But United Productions of America, the 1940s start-up that achieved fame in the '50s with Mr. Magoo and Gerald McBoing-Boing, was nothing if not ambitious. With high hopes, they produced Gay Purr-ee for release on October 24, 1962. It was, and remains, a critical success — but unfortunately its clever scripting was a bit over the heads of its intended juvenile audience, and it therefore failed to break the string of box-office flops that had thus far dogged non-Disney feature-length cartoons.
The story started with Mewsette, a cat who lived on a farm in France, circa the turn of the 20th century, and found life there dull and unfulfilling. There was nothing wrong with, say, her boyfriend, Jaune-Tom — in fact, he was a champion mouser — but she wanted more. She wanted the bright lights and excitement of Paris. So she went there, and fell in with the suave and sophisticated Meowrice.
But Meowrice's only interest was to sell her to a wealthy American cat as a mail-order bride. He brought her to Madame Reubens-Chatte, to learn city ways, but didn't reveal why he wanted to fancy her up. Meanwhile Jaune-Tom followed her to Paris, along with his friend, Robespierre. Meowrice saw another opportunity in them, so he shipped them both off to Alaska, where they were paying for good mousers, and Mewsette never even knew they'd come.
Jaune-Tom and Robespierre struck it rich in the newly-discovered Klondike gold fields, and returned to Paris just in time to save Mewsette from being packed in a crate and sent to the bride-buying American.

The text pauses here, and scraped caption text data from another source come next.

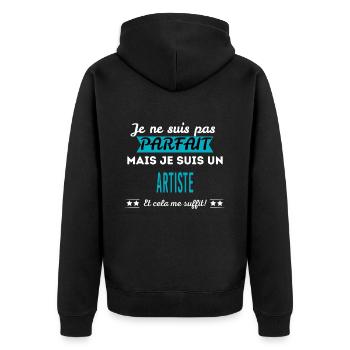 Je ne suis pas parfait ARTISTE - Veste à capuche bio Premium Unisexe - noir - Dos - Nico (187cm)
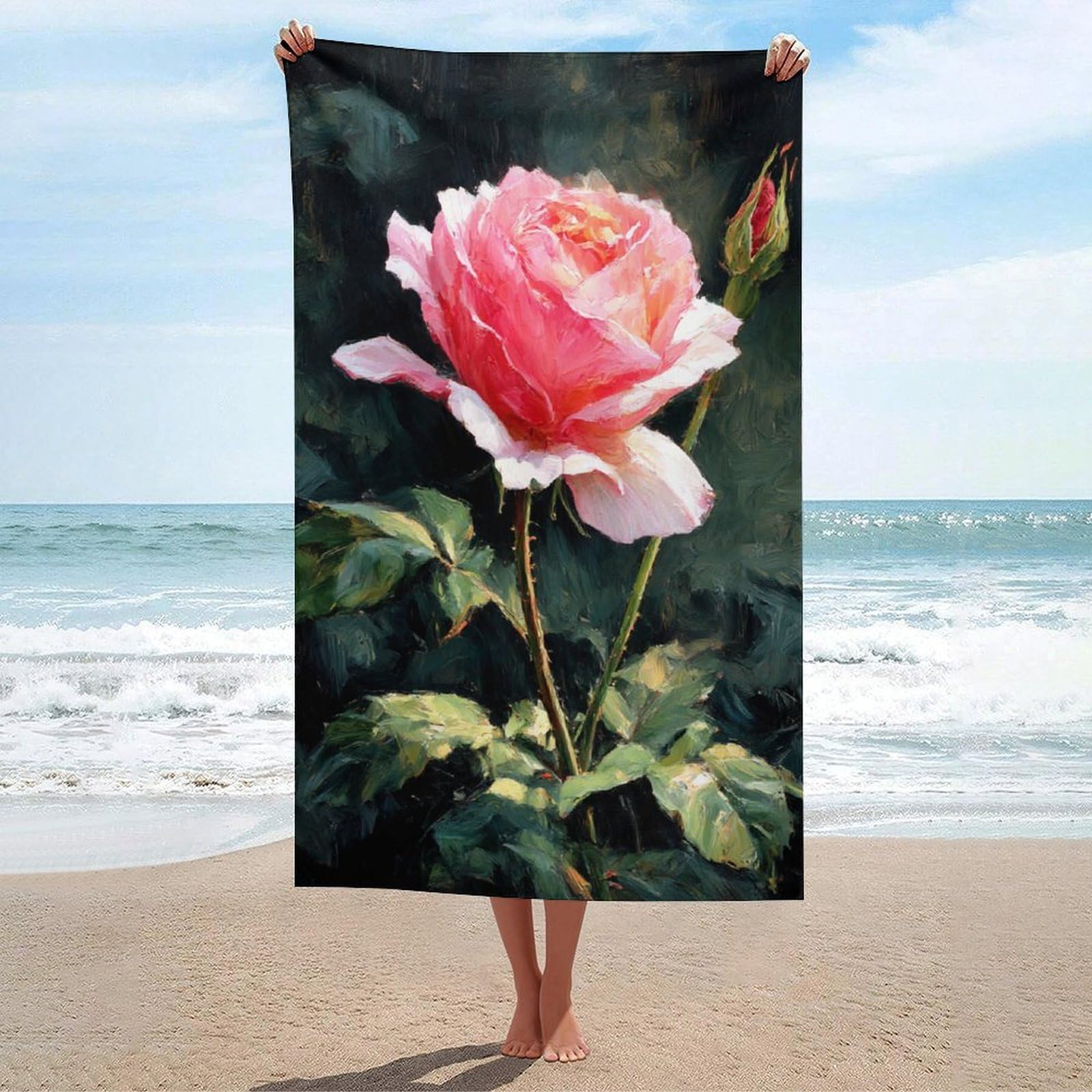 asbwuo Pink Rose Flower Impressionist Beach Towel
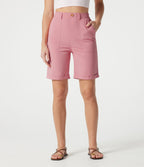 Bermuda casual taille haute en lin stretch avec ourlets retroussés et poches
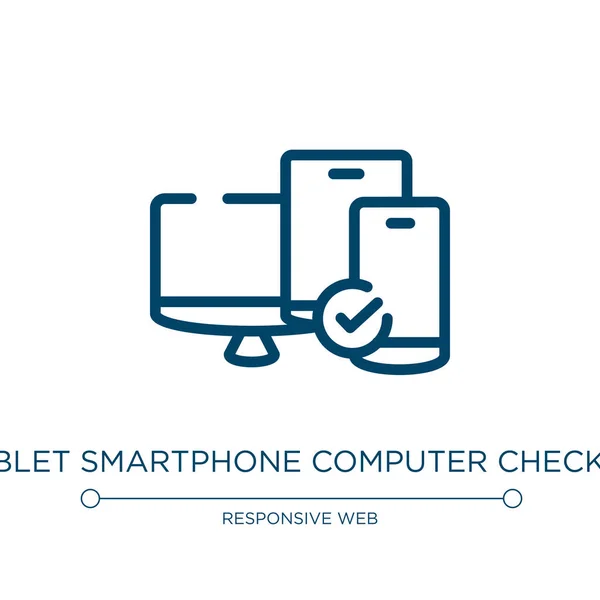 Tableta Smartphone Ordenador Icono Comprobado Ilustración Lineal Vectorial Colección Web — Vector de stock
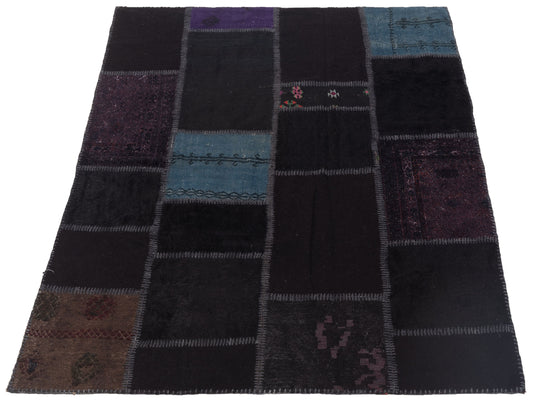 Patchwork Black Black 4.10x6.9 Hand Knotted Rug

Meowrice wound up in the crate instead, so the good guys lived happily ever after and the bad guys got what they deserved.
The main characters were mostly voiced by big-name actors who had done little or no cartoon work — Judy Garland was Mewsette, Robert Goulet was Jaune-Tom, Red Buttons was Robespierre and Hermoine Gingold was Mme. Reubens-Chatte. The only exception was Meowrice, voiced by Paul Frees, whose many roles ranged from Ludwig von Drake to The Thing in 1960s Fantastic Four cartoons. Also heard in the film were Mel Blanc (Bugs, Daffy), June Foray (Rocky, Granny) and Thurl Ravenscroft (Tony, Thing 1), but their roles were minor.
The movie was directed by Abe Levitow, a long-time associate of Chuck Jones during his Looney Tunes days. Jones was also one of the writers, and wound up as producer. This violated his exclusive contract to direct Road Runner, Coyote etc. for Warner Bros., which may or may not have noticed if not for the fact that UPA arranged with Warner to distribute the film. As it turned out, they fired Jones for stepping off the reservation, but it didn't matter much because their studio was on its last legs anyway.
Jones missed only a few years of work at Warner, which was in serious decline at the time, but got a head start in his highly successful post-Warner career. But the task of succeeding commercially with a non-Disney animated feature was left for the future.